To sum up the assignments of error and the contention in these two special grounds, the contention is this: that the confessions of the defendants were not sufficiently corroborated to sustain a conviction. The provisions of law concerning this question are stated in Code 38-420 as follows: "All admissions shall be scanned with care, and confessions of guilt shall be received with great caution. A confession alone, uncorroborated by any other evidence, shall not justify a conviction." The evidence is abundantly sufficient to prove a confession freely and voluntarily made by each of the defendants.

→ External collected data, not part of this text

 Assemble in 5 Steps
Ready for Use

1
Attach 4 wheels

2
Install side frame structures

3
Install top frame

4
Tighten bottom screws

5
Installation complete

We will not discuss the circumstantial evidence as to whether the defendants are guilty of the crime charged, aliunde of the proof of the corpus delicti. But we will discuss briefly the principle of law that proof of the corpus delicti and of the confession is sufficient to sustain the verdict returned. The evidence overwhelmingly sustains the corpus delicti, that is, intoxicating liquor was being made by distillation and by fermentation of mash, generally known as beer. The officers stated that they tested it and knew positively that it was fermented alcoholic beer. The court charged fully and correctly as to all phases of the law in connection with this charge against the defendants. There is no exception to any portion of the court's charge. It was full, fair, and complete. This court and the Supreme Court have many times held that proof of the corpus delicti is sufficient corroboration of a free and voluntary confession. Harris, alias Williams v. State, 207 Ga. 287 (2)
, (61 S. E. 2d 135), reads: "A confession, freely and voluntarily made by the accused, is direct evidence of the highest character, and when corroborated by proof of the corpus delicti, is sufficient to authorize a conviction." See Mills v. State, 81 Ga. App. 463
(59 S. E. 2d 44), and the many citations under Code (Ann.) 38-420, catchwords "Corpus delicti."
The court did not err in denying the motion for new trial.